Activation of cyclin-dependent kinase activity is frequently observed in many human cancers; therefore, cyclin-dependent kinases that promote cell cycle transition and cell proliferation may be potential targets in the treatment of malignancy. The therapeutic effects of roniciclib, a cyclin-dependent kinase inhibitor for papillary and follicular thyroid cancer (designated as well-differentiated thyroid cancer), were investigated in this study. Roniciclib inhibited cell proliferation in two papillary and two follicular thyroid cancer cell lines in a dose-dependent manner. Roniciclib activated caspase-3 activity and induced apoptosis. Cell cycle progression was arrested in the G2/M phase. Roniciclib treatment in vivo retarded the growth of two well-differentiated thyroid tumors in xenograft models in a dose-dependent fashion. Furthermore, the combination of roniciclib with sorafenib was more effective than either single treatment in a follicular thyroid cancer xenograft model.
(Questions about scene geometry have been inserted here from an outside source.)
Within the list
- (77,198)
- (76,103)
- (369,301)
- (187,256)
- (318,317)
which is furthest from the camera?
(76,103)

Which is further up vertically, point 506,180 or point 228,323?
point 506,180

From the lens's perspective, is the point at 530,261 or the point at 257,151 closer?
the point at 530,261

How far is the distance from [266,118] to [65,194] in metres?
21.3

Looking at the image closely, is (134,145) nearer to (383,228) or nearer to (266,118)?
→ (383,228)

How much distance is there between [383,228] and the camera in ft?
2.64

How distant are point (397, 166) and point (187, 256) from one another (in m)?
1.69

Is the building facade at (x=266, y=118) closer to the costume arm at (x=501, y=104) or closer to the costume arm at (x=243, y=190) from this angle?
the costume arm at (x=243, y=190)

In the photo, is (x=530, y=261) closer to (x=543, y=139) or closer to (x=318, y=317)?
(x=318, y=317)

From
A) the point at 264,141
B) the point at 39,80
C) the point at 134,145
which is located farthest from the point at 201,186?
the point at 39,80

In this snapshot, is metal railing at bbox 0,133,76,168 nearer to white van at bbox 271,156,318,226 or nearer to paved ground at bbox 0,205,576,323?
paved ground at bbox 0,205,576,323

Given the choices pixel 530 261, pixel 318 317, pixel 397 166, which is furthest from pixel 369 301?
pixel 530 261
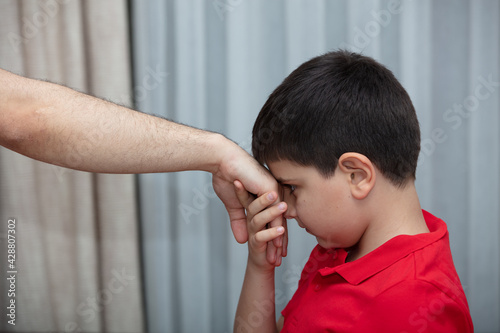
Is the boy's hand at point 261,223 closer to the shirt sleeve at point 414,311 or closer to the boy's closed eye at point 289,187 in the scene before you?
the boy's closed eye at point 289,187

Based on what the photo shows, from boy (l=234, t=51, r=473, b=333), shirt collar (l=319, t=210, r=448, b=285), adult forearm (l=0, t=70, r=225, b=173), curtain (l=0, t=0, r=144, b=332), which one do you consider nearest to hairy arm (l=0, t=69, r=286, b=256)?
adult forearm (l=0, t=70, r=225, b=173)

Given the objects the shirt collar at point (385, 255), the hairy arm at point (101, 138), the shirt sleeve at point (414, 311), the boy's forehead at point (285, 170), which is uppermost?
the hairy arm at point (101, 138)

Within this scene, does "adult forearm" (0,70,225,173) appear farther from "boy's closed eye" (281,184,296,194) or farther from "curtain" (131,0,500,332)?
"curtain" (131,0,500,332)

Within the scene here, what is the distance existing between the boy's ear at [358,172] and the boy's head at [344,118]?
21 mm

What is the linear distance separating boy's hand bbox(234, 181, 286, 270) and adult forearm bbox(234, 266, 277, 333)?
0.04 metres

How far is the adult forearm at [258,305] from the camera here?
1.08m

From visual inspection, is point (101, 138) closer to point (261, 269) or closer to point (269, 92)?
point (261, 269)

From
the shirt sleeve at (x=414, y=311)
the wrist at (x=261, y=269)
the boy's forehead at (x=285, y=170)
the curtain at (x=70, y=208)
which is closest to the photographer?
the shirt sleeve at (x=414, y=311)

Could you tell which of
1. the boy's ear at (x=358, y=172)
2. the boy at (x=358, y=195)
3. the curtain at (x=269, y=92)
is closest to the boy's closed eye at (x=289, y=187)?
the boy at (x=358, y=195)

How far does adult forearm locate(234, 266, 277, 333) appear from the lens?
1.08 m

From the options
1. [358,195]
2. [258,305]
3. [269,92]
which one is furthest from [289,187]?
[269,92]

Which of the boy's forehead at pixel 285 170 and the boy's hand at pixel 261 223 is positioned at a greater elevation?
the boy's forehead at pixel 285 170

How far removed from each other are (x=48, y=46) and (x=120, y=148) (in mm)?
898

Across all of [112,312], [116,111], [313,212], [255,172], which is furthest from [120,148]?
[112,312]
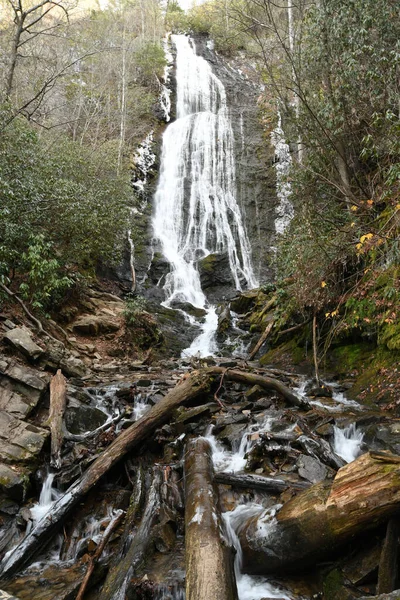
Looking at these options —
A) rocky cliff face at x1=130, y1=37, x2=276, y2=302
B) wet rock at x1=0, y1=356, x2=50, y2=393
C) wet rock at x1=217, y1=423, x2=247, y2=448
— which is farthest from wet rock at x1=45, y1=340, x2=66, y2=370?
rocky cliff face at x1=130, y1=37, x2=276, y2=302

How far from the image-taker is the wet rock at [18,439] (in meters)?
4.51

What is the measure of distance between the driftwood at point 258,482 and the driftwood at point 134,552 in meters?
0.71

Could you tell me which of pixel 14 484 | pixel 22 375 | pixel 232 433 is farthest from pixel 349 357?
pixel 14 484

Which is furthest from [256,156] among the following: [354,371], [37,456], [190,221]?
[37,456]

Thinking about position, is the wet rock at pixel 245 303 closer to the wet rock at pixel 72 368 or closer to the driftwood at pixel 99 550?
the wet rock at pixel 72 368

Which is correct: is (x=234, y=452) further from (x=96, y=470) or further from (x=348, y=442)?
(x=96, y=470)

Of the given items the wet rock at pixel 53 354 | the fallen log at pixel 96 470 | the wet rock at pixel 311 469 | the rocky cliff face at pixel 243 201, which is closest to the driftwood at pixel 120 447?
the fallen log at pixel 96 470

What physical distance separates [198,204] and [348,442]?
19.1m

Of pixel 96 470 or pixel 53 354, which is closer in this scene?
pixel 96 470

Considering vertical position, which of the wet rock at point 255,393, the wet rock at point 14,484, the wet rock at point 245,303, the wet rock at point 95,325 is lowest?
the wet rock at point 14,484

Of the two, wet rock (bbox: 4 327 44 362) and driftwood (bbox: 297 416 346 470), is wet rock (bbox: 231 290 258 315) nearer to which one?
wet rock (bbox: 4 327 44 362)

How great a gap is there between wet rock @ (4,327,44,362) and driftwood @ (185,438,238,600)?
384cm

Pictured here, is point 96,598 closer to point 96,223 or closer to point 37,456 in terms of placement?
point 37,456

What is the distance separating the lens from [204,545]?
277 centimetres
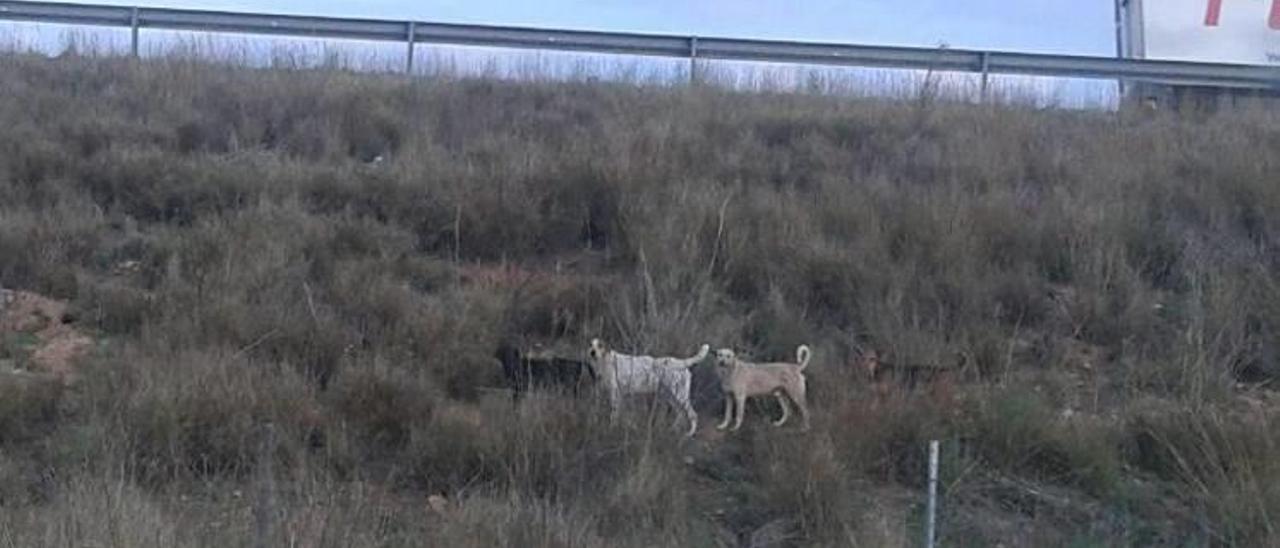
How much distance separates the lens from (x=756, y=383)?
354 inches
Acceptable safety profiles appeared in animals treated with either roniciclib alone or roniciclib and sorafenib combination therapy. These findings support roniciclib as a potential drug for the treatment of patients with well-differentiated thyroid cancer.
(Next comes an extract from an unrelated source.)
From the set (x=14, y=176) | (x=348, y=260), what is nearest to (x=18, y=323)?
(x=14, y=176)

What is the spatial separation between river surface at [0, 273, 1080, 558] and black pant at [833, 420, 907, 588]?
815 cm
Supplementary Figure 1. The effects of roniciclib on cell cycle distribution in BHP7-13 cells. Cell cycle analysis using flow cytometry was performed to evaluate DNA content in BHP7-13 cells treated with placebo or roniciclib (25 nmol/L) for 24 h.
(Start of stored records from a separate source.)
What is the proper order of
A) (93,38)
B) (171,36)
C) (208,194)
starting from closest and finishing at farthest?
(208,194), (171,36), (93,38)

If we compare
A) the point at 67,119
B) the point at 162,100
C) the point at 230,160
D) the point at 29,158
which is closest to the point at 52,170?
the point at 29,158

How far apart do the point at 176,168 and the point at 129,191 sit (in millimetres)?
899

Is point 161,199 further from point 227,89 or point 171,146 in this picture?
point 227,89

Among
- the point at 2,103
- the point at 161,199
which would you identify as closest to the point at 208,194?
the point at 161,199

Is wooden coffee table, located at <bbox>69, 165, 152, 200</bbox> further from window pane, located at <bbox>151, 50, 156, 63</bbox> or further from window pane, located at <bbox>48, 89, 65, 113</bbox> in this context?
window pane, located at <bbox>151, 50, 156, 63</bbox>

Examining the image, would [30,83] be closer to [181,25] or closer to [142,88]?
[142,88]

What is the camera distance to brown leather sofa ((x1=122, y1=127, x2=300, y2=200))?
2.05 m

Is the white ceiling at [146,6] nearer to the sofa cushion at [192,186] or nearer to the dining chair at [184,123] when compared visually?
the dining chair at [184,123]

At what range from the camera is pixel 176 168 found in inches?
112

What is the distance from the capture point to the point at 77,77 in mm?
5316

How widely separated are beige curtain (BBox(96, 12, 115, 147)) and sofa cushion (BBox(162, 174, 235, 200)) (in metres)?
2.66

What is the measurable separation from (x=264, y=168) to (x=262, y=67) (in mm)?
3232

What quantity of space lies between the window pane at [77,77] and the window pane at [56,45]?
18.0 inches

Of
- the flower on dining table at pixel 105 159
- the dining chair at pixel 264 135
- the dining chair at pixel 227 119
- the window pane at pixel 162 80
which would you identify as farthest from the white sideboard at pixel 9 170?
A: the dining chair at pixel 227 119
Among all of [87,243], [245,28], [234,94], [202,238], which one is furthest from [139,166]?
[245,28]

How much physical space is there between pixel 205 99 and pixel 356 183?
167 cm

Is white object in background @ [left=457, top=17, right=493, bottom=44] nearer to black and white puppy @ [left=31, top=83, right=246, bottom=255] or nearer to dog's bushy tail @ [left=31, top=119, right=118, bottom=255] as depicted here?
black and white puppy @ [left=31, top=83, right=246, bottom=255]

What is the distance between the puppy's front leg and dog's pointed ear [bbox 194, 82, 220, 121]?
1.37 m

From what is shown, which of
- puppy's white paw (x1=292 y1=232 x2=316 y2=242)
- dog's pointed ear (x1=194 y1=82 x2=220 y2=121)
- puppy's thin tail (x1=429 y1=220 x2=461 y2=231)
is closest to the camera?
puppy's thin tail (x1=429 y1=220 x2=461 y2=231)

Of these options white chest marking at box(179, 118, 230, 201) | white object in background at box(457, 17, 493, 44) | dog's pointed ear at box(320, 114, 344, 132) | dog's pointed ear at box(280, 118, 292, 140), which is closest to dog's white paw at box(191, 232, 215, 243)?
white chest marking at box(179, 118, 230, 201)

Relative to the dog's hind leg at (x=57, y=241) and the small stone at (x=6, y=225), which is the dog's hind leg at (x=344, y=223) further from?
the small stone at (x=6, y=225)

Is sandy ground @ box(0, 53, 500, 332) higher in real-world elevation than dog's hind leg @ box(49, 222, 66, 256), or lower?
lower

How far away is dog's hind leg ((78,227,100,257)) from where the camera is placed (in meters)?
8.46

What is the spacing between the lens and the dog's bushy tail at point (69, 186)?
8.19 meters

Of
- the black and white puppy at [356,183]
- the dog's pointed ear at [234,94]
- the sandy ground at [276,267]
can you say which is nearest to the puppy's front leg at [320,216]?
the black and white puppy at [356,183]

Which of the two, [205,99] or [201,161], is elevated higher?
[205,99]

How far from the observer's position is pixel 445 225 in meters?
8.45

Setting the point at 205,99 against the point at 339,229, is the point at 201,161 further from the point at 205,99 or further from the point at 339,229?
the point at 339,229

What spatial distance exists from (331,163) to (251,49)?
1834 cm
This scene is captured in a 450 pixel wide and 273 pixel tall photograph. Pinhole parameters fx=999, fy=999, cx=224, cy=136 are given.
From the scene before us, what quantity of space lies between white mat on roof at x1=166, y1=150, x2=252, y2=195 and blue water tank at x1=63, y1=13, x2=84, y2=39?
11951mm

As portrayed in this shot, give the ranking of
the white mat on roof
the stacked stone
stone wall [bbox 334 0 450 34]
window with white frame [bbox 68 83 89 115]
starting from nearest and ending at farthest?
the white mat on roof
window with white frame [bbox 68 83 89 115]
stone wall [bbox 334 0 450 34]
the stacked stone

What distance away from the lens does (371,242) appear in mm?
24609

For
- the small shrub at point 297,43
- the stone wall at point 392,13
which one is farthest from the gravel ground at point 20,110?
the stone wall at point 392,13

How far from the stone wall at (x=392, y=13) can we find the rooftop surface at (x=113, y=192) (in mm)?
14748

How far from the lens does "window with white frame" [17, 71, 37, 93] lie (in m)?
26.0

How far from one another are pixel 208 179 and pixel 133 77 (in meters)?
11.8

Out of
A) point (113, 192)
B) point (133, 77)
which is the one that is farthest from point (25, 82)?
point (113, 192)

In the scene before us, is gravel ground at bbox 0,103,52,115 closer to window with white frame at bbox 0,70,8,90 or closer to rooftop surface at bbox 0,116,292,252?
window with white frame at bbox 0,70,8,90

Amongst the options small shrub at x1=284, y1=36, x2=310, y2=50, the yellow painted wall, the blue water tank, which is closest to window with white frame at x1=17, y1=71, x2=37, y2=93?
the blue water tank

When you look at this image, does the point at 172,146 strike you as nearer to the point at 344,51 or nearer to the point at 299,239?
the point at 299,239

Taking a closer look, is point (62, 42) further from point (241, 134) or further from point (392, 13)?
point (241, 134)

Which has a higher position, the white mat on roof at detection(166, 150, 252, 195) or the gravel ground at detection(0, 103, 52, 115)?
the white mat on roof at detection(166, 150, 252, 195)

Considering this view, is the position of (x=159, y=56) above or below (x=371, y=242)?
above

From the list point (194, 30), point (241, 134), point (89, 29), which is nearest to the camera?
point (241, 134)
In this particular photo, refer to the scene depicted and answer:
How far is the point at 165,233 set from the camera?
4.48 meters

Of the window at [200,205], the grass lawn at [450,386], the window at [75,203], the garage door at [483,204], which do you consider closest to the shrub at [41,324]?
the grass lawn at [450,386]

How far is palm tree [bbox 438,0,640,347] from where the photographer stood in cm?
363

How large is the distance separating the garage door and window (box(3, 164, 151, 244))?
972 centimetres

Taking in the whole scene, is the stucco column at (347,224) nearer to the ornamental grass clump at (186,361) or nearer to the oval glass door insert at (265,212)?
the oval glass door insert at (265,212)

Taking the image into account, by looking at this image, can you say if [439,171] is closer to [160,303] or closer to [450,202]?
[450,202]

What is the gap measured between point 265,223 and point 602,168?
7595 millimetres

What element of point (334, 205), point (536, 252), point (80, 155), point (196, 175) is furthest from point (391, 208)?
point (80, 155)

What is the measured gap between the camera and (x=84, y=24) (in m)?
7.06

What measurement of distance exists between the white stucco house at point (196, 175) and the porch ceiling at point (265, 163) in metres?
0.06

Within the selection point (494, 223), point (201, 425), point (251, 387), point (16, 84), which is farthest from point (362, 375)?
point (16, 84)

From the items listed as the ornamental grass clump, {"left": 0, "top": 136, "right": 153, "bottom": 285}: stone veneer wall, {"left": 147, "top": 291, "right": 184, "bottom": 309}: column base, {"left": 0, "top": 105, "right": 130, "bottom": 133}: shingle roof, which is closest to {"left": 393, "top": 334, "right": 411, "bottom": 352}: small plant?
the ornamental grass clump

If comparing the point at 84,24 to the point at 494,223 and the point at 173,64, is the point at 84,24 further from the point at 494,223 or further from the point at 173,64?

Supplementary Figure 2. The effect of roniciclib on mitosis in BHP7-13 cells. Chromosomal appearance was evaluated in BHP7-13 cells treated with roniciclib (25 nmol/L) or placebo for 24 h using immunofluorescence confocal microscopy. DNA was stained with DAPI. Placebo-treated cells in prophase (white arrow), prometaphase (yellow arrowhead) and metaphase (yellow arrow) were identified. A roniciclib-treated cell in metaphase (yellow arrow) was demonstrated. Scale bar, 25 μm.
Supplementary Figure 3. Effects of roniciclib on the expression of cleaved caspase-3, aurora A and cyclin B1 in murine well-differentiated thyroid cancer xenograft tumors. (A) Oral administration of roniciclib (1.3 mg/kg) twice a day increased cleaved caspase-3 level at 2 h and 24 h in K1 tumors. Aurora A level was transiently increased at 2 h and 4 h, decreasing by 10 h. Cyclin B1 level was transiently increased at 2 h and 4h, decreasing by 8 h. (B) Oral administration of roniciclib (1.3 mg/kg) twice a day increased cleaved caspase-3 level at 4 h and 24 h in FTC-133 tumors. Aurora A level was decreased between 2 h and 8 h, elevated at 10 h and subsequently decreased by 24 h. Cyclin B1 level was increased between 2 h and 8 h, slightly decreasing in expression at 10 h and increasing by 24 h.
Supplementary Figure 4. Effects of roniciclib on the expression of survivin in well-differentiated thyroid cancer in vitro and in vivo. (A) The expression of survivin was evaluated by Western blotting in BHP7-13, K1, WRO82-1 and FTC-133 cells treated with roniciclib (25 nmol/L) or placebo for the indicated periods. Roniciclib decreased survivin expression in BHP7-13 (16 h – 24 h), K1 (16 h – 24 h), WRO82-1 (8 h – 24 h) and FTC-133 (24 h) cells. (B) The effects of roniciclib (1.3 mg/kg) administered twice a day on the expression of survivin were evaluated in K1 and FTC-133 tumors. Oral administration of roniciclib decreased survivin expression in K1 (4 h – 24 h) and FTC-133 (10 h) tumors. Arrow, roniciclib treatment.